The positive effect of the JLP’s $1.5-m promise
The promise by the Jamaica Labour Party (JLP) to exempt Jamaicans earning below $1.5 million per year from income tax in the lead-up to the 2016 General Election had a positive effect on almost one-third of those who voted for the party, veteran pollster Bill Johnson has said.
Johnson provided the data from two polls conducted March 12-15 and July 9-12 this year. The polls were commissioned by the Jamaica Observer, but the March survey was not published due to the COVID-19 outbreak.
Johnson, whose researchers used a sample size of 1,200 voting-age Jamaicans islandwide, said the poll has a sampling error of 2.5 per cent.
Immediately after the election results were announced, analysts attributed the JLP’s victory to Andrew Holness’s 11th-hour 10-point plan and its centrepiece income tax proposal, as well as the refusal of the People’s National Party (PNP) to participate in national political debates.
Holness’s proposal that a Government led by him would “get rid of personal income tax for everyone who earns a gross salary of $1.5 million or less” created the biggest buzz during the campaign, as the PNP and some financial analysts slammed it as unworkable. They also argued that it would derail the economic reform programme approved by the International Monetary Fund.

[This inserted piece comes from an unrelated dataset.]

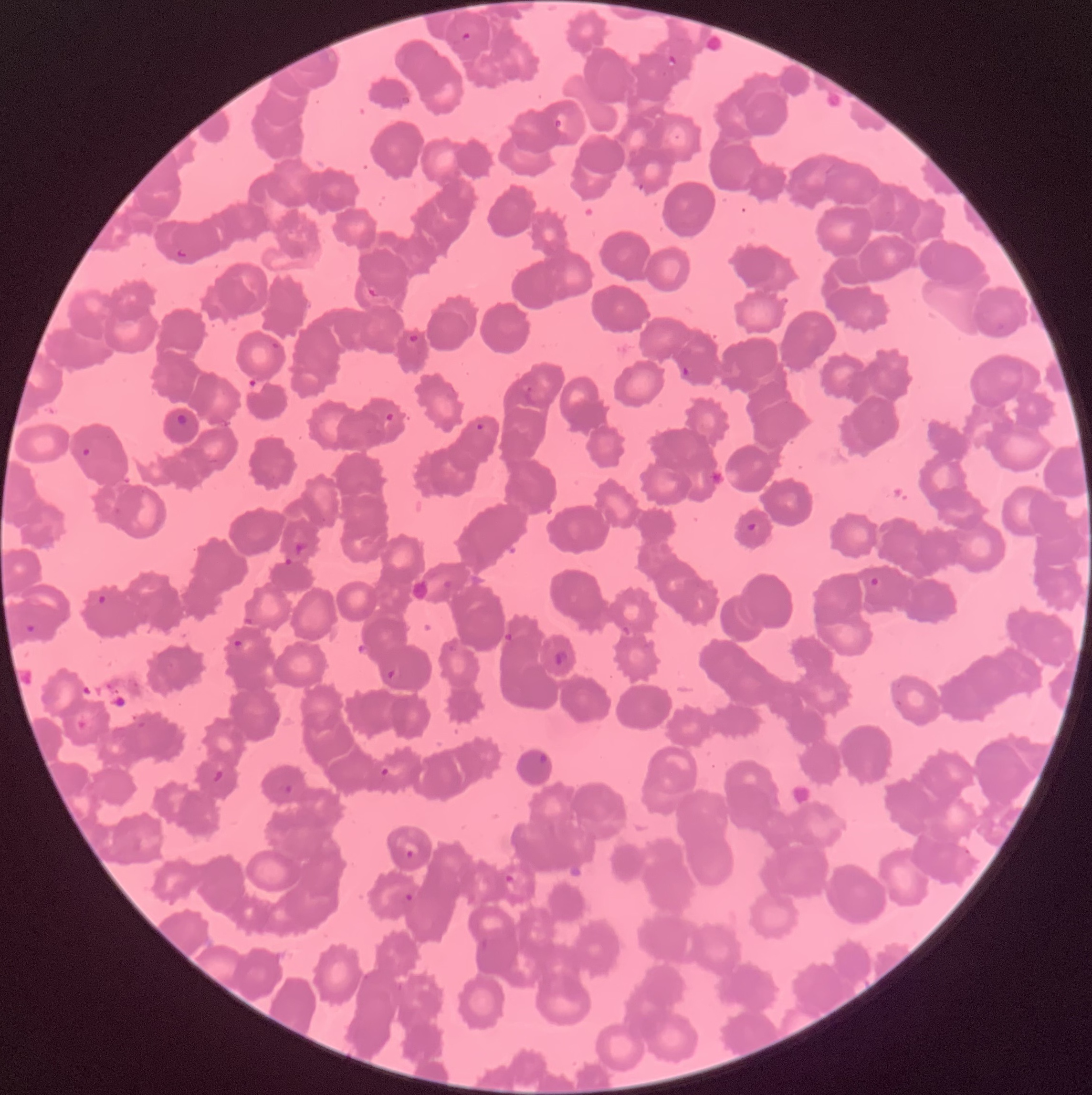

Approximate bounding boxes as [x1, y1, x2, y2] in pixels. Plasmodium parasite locations: [461, 31, 472, 42], [667, 54, 677, 68], [553, 117, 563, 131], [175, 248, 189, 260], [365, 284, 380, 299], [405, 333, 420, 347], [269, 340, 284, 353], [683, 366, 693, 377], [384, 411, 396, 422], [176, 413, 188, 427], [475, 423, 485, 432], [80, 446, 92, 459], [747, 522, 761, 534], [294, 541, 309, 555], [870, 576, 883, 588], [96, 594, 108, 605], [23, 623, 39, 636], [232, 638, 244, 649], [553, 649, 568, 666], [387, 669, 396, 680], [538, 752, 549, 765], [378, 767, 390, 777], [211, 769, 224, 783], [283, 785, 294, 795], [403, 848, 417, 861], [503, 873, 516, 886], [403, 891, 415, 904]. Light microscopy. Thin blood film. Image is 1092×1095 pixels. The red blood cells show rouleaux formation.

“It would certainly seem to be one of the major causes of the JLP victory in an election in which it defeated the PNP by just one seat — 32 to 31 — and in the popular vote by about 3,200 votes out of almost 900,000 that were cast,” Johnson said in an analysis of the findings of his polls.
He said when his team asked people who acknowledged that they had voted for the JLP to say whether the tax exemption promise had influenced their vote, five per cent of respondents in the March poll said it was one of the biggest reasons, compared to three per cent in the July poll.
Twenty-seven per cent of respondents in both polls said the tax promise did influence their vote, but it was not the biggest reason, while 62 per cent in the March poll and 66 per cent in the July poll said the promise was not a reason for their vote.
Johnson also reported that 49 per cent of respondents in the March poll said they had voted in the 2016 election, compared to 50 per cent who said they didn’t, while in the July poll the numbers were 53 per cent and 46 per cent, respectively.